Including another header will either include the windows.h header at the
top, or will cause compilation failures. There is a pre-processor flag
called WIN32_LEAN_AND_MEAN which skips the inclusion of some rarely used
headers from windows.h. We already define this flag trhoughout
Mesa/Gallium, but it really doesn't change much -- the ammount of stuff
brought by windows.h is still huge.

The point here is that, even if Mesa isn't using POINT or SIZE, as long
as there is some other need for windows headers there is no way to mask
out the POINT and SIZE symbols.

There are two major reasons for windows.h to be included almost
everywhere:

- GL.h on windows depends on some types / qualifiers defined inside
windows.h.
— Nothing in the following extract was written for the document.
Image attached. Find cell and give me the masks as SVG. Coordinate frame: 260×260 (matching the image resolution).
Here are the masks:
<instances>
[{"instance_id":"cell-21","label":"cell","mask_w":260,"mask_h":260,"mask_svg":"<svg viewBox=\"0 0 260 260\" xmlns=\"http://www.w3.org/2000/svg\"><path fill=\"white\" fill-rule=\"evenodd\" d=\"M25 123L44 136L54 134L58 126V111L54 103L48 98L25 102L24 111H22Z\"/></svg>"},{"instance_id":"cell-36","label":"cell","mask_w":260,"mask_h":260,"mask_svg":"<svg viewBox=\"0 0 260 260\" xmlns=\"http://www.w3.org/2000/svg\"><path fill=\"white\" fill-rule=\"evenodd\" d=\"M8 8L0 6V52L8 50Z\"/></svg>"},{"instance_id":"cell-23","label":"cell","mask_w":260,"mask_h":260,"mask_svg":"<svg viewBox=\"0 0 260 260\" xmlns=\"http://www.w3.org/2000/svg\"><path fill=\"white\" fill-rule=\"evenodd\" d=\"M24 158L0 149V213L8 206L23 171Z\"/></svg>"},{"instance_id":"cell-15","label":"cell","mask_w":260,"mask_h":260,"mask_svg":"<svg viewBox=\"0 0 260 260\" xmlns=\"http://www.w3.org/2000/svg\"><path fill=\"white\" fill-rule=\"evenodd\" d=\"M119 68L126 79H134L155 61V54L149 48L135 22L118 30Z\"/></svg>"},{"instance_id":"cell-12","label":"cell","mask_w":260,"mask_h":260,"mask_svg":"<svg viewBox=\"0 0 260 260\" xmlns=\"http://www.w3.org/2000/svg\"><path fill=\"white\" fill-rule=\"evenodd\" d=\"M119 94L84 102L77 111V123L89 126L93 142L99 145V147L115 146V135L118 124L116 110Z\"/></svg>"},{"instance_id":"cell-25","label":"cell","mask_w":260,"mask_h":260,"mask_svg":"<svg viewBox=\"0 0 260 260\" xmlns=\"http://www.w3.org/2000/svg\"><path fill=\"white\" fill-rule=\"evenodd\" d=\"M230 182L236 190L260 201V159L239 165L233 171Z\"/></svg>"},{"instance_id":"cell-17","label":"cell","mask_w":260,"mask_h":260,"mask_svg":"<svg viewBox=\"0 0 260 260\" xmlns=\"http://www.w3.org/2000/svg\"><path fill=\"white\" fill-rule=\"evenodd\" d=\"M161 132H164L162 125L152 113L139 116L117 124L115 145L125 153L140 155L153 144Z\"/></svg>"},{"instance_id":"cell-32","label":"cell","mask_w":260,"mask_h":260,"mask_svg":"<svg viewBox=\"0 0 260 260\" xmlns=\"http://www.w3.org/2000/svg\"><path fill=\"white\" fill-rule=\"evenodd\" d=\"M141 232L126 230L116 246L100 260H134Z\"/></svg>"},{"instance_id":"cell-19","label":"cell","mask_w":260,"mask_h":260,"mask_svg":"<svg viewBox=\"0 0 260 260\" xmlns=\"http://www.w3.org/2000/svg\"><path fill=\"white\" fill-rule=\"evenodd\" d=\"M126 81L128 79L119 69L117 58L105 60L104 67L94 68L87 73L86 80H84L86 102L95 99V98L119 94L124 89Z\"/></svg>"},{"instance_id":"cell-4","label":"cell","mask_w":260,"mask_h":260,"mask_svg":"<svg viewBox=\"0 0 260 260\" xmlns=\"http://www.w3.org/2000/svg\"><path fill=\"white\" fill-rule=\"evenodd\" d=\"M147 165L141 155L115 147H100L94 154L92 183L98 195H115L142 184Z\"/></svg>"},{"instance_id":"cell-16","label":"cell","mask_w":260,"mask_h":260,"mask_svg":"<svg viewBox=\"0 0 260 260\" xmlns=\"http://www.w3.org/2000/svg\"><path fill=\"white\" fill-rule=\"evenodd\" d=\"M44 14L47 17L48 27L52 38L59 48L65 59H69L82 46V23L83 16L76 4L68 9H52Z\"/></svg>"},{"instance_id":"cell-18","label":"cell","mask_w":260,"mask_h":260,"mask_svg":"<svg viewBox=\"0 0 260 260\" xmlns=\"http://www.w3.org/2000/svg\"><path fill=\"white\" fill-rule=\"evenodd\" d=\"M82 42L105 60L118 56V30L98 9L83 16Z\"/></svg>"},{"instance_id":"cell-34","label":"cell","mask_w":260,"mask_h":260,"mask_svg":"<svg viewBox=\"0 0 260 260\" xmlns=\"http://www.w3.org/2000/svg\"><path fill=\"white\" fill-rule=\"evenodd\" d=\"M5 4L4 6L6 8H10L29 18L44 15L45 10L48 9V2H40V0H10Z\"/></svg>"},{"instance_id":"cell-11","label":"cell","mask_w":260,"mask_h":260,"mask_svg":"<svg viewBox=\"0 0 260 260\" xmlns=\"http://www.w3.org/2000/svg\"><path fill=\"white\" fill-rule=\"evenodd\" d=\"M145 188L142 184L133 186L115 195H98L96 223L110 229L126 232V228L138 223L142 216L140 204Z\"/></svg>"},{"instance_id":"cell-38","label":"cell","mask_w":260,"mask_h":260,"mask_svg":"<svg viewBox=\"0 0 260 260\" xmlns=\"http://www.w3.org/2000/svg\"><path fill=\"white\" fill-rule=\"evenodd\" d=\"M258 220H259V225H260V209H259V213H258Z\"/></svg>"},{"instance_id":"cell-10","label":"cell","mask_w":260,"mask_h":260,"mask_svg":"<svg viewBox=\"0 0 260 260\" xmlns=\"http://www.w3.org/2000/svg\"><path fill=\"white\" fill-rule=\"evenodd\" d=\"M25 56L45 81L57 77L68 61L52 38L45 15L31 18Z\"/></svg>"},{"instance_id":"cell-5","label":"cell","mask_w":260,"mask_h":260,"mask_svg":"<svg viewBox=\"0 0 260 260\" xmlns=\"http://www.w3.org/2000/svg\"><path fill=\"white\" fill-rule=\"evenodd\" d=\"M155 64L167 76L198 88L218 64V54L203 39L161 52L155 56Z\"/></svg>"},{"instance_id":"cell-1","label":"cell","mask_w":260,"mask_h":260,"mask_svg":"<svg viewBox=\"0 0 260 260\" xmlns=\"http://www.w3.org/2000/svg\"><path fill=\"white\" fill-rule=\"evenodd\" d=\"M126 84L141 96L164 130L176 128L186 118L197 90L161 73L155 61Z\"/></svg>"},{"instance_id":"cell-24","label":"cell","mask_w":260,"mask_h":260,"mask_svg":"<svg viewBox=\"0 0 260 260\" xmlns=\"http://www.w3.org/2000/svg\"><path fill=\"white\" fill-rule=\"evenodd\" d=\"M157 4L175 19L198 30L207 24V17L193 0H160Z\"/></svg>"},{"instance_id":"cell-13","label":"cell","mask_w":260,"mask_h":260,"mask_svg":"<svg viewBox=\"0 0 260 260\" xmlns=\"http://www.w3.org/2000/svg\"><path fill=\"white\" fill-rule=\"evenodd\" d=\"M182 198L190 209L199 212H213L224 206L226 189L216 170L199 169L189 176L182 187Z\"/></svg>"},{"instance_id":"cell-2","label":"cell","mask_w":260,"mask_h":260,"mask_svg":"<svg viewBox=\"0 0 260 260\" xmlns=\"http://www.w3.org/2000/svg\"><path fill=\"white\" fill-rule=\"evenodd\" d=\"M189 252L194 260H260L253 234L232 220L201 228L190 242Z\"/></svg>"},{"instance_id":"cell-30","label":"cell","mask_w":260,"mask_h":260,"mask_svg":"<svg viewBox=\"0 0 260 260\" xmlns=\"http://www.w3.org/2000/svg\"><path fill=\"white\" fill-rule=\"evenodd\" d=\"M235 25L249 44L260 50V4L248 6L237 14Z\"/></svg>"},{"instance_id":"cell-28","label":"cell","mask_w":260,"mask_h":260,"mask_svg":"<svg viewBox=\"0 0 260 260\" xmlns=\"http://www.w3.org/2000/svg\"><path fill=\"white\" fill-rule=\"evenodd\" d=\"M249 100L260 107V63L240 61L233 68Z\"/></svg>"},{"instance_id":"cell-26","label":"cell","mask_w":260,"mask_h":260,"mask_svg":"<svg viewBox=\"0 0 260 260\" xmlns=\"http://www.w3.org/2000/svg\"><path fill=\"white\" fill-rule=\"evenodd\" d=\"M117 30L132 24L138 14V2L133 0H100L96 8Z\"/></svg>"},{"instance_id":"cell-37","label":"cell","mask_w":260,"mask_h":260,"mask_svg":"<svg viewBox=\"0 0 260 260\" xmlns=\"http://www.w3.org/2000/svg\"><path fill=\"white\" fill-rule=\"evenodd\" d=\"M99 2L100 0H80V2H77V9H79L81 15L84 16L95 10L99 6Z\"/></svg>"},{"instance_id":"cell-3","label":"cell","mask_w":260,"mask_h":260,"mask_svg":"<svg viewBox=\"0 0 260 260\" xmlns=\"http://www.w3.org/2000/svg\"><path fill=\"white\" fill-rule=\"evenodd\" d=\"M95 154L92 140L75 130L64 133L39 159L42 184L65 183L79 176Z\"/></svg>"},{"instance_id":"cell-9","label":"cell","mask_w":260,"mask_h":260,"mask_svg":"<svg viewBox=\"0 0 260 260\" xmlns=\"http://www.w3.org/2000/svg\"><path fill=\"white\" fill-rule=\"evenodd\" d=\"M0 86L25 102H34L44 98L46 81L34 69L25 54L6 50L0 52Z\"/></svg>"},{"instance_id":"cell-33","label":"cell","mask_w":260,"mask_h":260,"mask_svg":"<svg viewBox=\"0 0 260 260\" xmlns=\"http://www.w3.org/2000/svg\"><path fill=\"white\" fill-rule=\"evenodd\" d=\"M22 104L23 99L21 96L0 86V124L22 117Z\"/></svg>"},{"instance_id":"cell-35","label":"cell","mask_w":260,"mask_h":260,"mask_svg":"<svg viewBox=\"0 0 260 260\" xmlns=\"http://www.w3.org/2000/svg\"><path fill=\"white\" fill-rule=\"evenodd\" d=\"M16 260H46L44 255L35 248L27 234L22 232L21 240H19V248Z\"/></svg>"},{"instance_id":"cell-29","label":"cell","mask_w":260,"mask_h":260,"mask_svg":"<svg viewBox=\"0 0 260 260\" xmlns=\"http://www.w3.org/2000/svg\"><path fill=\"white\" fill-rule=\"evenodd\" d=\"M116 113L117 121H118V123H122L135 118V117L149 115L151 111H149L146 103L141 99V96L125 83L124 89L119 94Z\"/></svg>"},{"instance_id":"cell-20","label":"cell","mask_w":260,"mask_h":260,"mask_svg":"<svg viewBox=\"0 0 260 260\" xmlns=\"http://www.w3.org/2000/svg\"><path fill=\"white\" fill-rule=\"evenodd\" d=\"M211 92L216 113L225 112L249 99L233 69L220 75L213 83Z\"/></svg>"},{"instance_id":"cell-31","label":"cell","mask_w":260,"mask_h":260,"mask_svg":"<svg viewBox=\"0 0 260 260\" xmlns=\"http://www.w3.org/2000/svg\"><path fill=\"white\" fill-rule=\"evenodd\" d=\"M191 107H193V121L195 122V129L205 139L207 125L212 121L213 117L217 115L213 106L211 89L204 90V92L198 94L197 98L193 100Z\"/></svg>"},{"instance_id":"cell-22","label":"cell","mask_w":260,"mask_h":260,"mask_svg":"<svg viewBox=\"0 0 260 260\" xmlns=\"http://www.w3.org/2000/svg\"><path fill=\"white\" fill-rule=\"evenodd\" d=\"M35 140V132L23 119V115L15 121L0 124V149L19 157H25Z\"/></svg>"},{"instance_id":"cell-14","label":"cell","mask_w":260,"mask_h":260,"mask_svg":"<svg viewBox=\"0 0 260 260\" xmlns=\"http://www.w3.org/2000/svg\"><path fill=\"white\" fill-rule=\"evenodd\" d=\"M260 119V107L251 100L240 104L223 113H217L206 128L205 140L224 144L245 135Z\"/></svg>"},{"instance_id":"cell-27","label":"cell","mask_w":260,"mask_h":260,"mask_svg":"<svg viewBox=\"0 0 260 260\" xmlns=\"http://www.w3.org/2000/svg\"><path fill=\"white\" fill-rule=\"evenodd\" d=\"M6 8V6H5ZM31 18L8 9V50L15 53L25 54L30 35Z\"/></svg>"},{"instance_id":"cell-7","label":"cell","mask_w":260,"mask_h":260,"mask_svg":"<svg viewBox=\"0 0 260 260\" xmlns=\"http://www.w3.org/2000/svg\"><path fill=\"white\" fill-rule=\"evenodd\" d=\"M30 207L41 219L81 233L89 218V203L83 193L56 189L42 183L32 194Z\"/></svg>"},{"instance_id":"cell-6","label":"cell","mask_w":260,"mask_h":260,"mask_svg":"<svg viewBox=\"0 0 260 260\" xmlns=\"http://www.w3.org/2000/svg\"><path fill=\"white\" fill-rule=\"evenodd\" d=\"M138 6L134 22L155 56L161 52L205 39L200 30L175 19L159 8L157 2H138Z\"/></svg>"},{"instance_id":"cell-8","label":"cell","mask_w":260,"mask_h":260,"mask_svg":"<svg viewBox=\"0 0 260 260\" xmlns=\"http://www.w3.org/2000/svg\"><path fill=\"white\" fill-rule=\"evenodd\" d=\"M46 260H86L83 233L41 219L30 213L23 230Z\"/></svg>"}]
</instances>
Although it is possible to eliminate this dependency, this
most often breaks the code that legitimately needs windows.h, or causes
problems with different compilers, due to small variations in the way
these types/qualifiers are defined in MSVC, MinGW, and other compiler
toolchains.
 
- windows.h defines compiler intrinsics for things like atomic
operations, which we want to use directly so that they are inlined in
the code, for performance.

So, although it might be possible to avoid the inclusion of windows
headers in a particular module with some effort, as a global strategy
for Mesa and Gallium, trying to avoiding windows headers everywhere is
just not sustainable.

Using unique prefixes for global symbols is a much better strategy, as
it not only protect us from the symbol collisions of the windows
headers, it also makes us more future-proof, against new platforms or
the inclusion of third party components.